[GIVEN PASSAGE]
How to parametrize a shifted and tilted ellipse from its quadratic equation

Question

I have the ellipse given by $-3x^2-3y^2+4xy=-2$.

First question is, how do I know that it is really an ellipse? Wolfram alpha says so, but how could I tell in advance?

But more importantly, how can I find a suitable parametrization for this ellipse? I'm aware o similar questions in this forum, where rather convoluted expressions are given for the parameters of a rotated ellipse. But I don't see how to match this to my problem of the search of the parametrization.

For example, in non-tilted ellipses you have to manipulate the equation trying to get the canonical form $\left(\frac{x-x_0}{a}\right)^2 + \left(\frac{y-y_0}{a}\right)^2=1$. Once you have $a, b, x_0$ and $y_0$, you just apply:

$x=x_0+a\cos \theta$

$y=y_0+b\sin\theta$

with $0\le\theta\le2\pi$ and you have it.

[WORK INSTRUCTIONS] Continue the forum question on parametrizing the tilted ellipse, starting right after its last sentence.

[COLLECTED DATA]
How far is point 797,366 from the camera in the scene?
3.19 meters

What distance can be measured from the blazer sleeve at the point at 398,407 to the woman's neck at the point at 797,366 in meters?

[FINAL RESULT]
Now, how can I do something similar to find the $x(\theta), y(\theta)$ for a tilted ellipse?

Answer 1

The equation is symmetric in $x$ and $y$, so it is natural to try the change of variable

$$x:=u+v,\\y:=u-v.$$ (This is a rotation by $45°$ combined with a scaling by $\sqrt2$, i.e. a similarity transform.)

Plugging in the equation, we get

$$-6(u^2+v^2)+4(u^2-v^2)=-2$$ or

$$u^2+5v^2=1.$$

This is an ellipse centered at the origin, with axes of length $1$ and $\dfrac1{\sqrt5}$ (after scaling).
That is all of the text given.